▶ _DATA PROVIDED_:
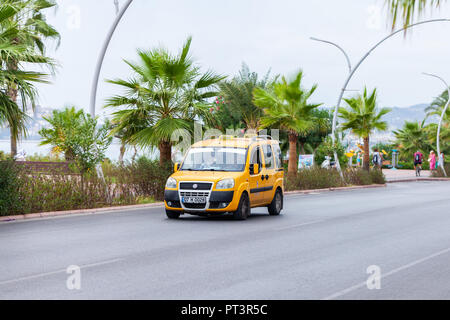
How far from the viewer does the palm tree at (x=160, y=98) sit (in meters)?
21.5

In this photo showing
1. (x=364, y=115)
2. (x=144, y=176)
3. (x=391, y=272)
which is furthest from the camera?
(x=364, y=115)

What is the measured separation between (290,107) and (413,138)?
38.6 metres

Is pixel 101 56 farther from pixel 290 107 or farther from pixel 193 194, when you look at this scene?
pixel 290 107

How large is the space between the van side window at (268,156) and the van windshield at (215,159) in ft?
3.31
---
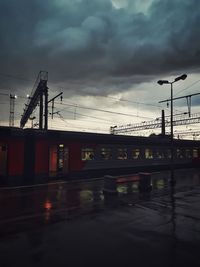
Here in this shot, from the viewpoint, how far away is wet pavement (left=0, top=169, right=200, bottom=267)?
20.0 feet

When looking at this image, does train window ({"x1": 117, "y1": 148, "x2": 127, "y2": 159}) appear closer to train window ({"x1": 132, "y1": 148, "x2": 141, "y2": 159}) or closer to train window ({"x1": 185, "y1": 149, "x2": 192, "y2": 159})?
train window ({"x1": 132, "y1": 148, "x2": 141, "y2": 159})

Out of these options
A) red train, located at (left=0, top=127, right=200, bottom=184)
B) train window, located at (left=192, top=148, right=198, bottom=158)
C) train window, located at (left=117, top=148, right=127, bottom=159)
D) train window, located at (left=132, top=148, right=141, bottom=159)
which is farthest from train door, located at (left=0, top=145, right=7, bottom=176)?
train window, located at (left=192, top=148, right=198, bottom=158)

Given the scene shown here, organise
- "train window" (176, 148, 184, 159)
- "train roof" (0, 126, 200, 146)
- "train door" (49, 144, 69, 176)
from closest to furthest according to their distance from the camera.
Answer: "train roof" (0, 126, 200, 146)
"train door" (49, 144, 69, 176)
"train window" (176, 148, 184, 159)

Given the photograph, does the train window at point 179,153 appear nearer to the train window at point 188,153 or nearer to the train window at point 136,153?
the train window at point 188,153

▶ _WHAT NEEDS TO BE DONE_:
Select each line above that contains the word "scene", and copy every such line in full.

▶ _THE SOLUTION_:
Is pixel 101 56 farther from pixel 290 107 or farther from pixel 193 194, when you look at this scene?
Given the scene shown here, organise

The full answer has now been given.